我想知道如何在二维空间中最有效地计算欧几里德距离。 Is there a standard method in
R
? R
有标准方法吗?
My first idea was to calculate the minimum distance of all the lines of the polygon (extended infinitely so they are line, not line pieces) and then calculate the distance from the point to each individual line using the start of the line piece and Pythagoras. 我的第一个想法是计算多边形的所有线的最小距离(无限延伸,因此它们是线,而不是线条),然后使用线条和毕达哥拉斯的起点计算从点到每条单独线的距离。
Do you know about a package that implements an efficient algorithm? 你知道一个实现高效算法的包吗?
You could use the rgeos package and the gDistance
method. 您可以使用rgeos包和
gDistance
方法。 This will require you to prepare your geometries, creating spgeom
objects from the data you have (I assume it is a data.frame or something similar). 这将要求您准备几何,从您拥有的数据创建
spgeom
对象(我假设它是data.frame或类似的东西)。 The rgeos documentation is very detailed (see the PDF manual of the package from the CRAN page), this is one relevant example from the gDistance
documentation: rgeos文档非常详细(请参阅CRAN页面中的软件包的PDF手册),这是
gDistance
文档中的一个相关示例:
pt1 = readWKT("POINT(0.5 0.5)")
pt2 = readWKT("POINT(2 2)")
p1 = readWKT("POLYGON((0 0,1 0,1 1,0 1,0 0))")

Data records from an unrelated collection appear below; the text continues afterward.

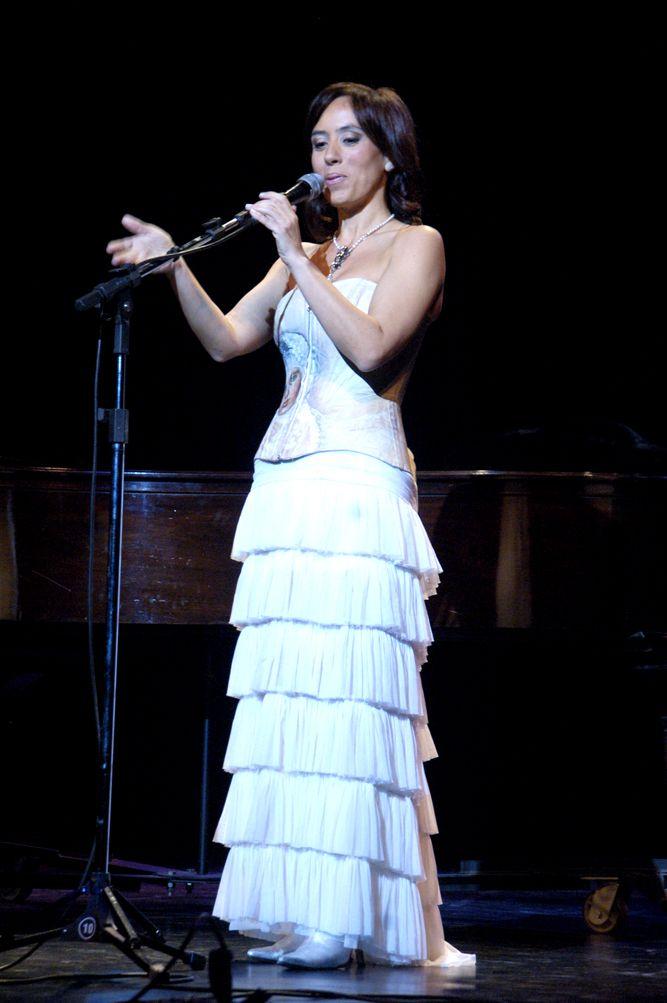 """""""Con la música, la vida tiene más sentido."""" (Alejandro Sanz)   Gabriela Pochinki"""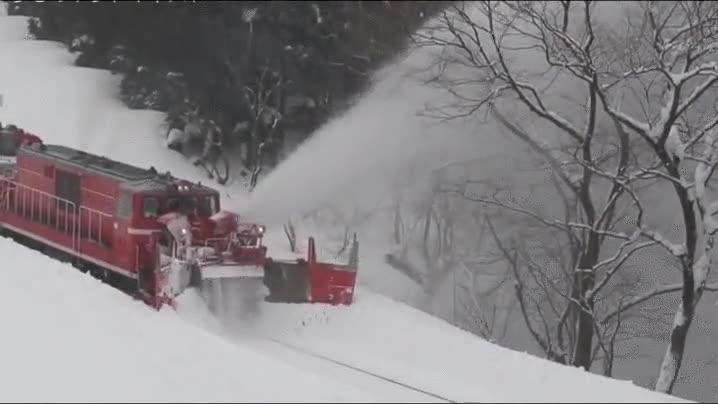 Enlace a Así avanzan los trenes en paisajes enterrados en nieve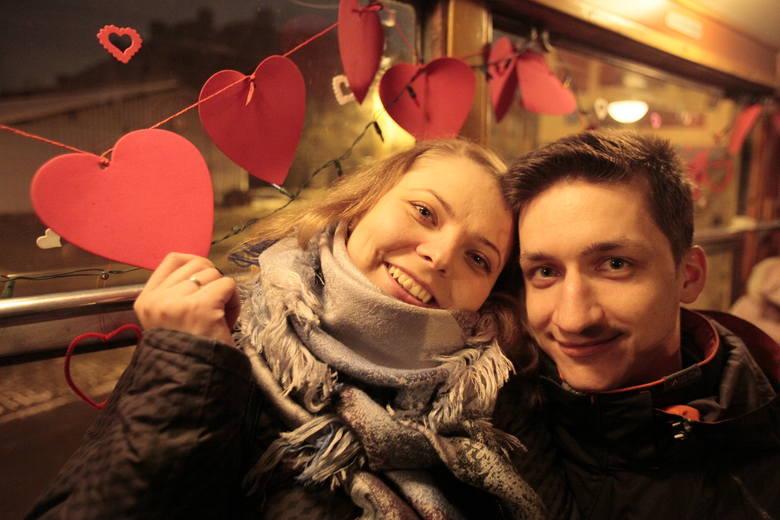 Walentynki w tramwaju, tradycyjnie w restauracji lub klubie albo na sportowo. Wiele miejsc w Łodzi i okolicy przygotowało na ten wieczór wyjątkowe atrakcje
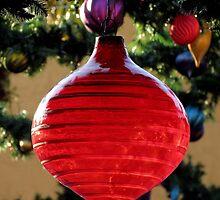 Happy Holidays by artisandelimage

p2 = readWKT("POLYGON((2 0,3 1,4 0,2 0))")
gDistance(pt1,pt2)
gDistance(p1,pt1)
gDistance(p1,pt2)
gDistance(p1,p2)
readWKT
is included in rgeos as well. readWKT
也包含在rgeos中。
Rgeos is based on the GEOS library, one of the de facto standards in geometric computing. Rgeos基于GEOS库,是几何计算中事实上的标准之一。 If you don't feel like reinventing the wheel, this is a good way to go.
如果您不想重新发明轮子,这是一个很好的方法。
I decided to return and write up a theoretical solution, just for posterity. 我决定回归并撰写理论解决方案,仅供后人使用。 This isn't the most concise example, but it is fully transparent for those who want to know how to go about solving a problem like this by hand.
这不是最简洁的例子,但对于那些想要知道如何手动解决这类问题的人来说,它是完全透明的。

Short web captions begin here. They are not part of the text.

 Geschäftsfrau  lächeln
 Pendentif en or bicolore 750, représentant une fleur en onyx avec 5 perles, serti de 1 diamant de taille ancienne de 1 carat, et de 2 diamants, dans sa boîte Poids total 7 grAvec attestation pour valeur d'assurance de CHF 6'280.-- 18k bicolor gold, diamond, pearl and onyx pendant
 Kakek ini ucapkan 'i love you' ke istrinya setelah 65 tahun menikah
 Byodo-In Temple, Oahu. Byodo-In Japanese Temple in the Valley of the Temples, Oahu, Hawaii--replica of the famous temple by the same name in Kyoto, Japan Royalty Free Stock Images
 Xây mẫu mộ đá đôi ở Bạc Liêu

The theoretical algorithm 理论算法
First, our assumptions. 首先,我们的假设。
Now before coding, we should write out in basic terms what we want to do. 在编码之前,我们应该用基本的术语写出我们想要做的事情。 We can assume that the shortest distance between the polygon and the point outside the polygon will always be one of two things: a vertex of the polygon or a point on a line between two vertices.
我们可以假设多边形和多边形外部点之间的最短距离将始终是两个事物之一:多边形的顶点或两个顶点之间的线上的点。 With this in mind, we do the following steps:
考虑到这一点,我们执行以下步骤:
We're basically just looking to see if a vertex is closest to the point or if a point on a line is closest to the point. 我们基本上只是想看一个顶点是否最接近该点,或者一条线上的点是否最接近该点。 We have to use a few trig functions to make this work.
我们必须使用一些trig函数来完成这项工作。
The code 编码
To make this work properly, we want to avoid any 'for' loops and want to only use vectorized functions when looking at the entire list of polygon vertices. 为了使其正常工作,我们希望避免任何“for”循环,并且在查看整个多边形顶点列表时只想使用矢量化函数。 Luckily, this is pretty easy in R. We accept a data frame with 'x' and 'y' columns for our polygon's vertices, and we accept a vector with one 'x' and 'y' value for the point's location.
幸运的是,在R中这很容易。我们接受一个带有'x'和'y'列的数据框用于我们的多边形顶点,我们接受一个带有一个'x'和'y'值的矢量用于该点的位置。
get_Point_Dist_from_Polygon <- function(.polygon, .point){
# Calculate all vertex distances from the target point.
vertex_Distance <- sqrt((.point[1] - .polygon$x)^2 + (.point[2] - .polygon$y)^2)
# Select two closest vertices.
min_1_Index <- which.min(vertex_Distance)
min_2_Index <- which.min(vertex_Distance[-min_1_Index])
# Calculate lengths of triangle sides made of
# the target point and two closest points.
a <- vertex_Distance[min_1_Index]
b <- vertex_Distance[min_2_Index]
c <- sqrt(diff(.polygon$x[c(min_1_Index, min_2_Index)])^2 + diff(.polygon$y[c(min_1_Index, min_2_Index)])^2)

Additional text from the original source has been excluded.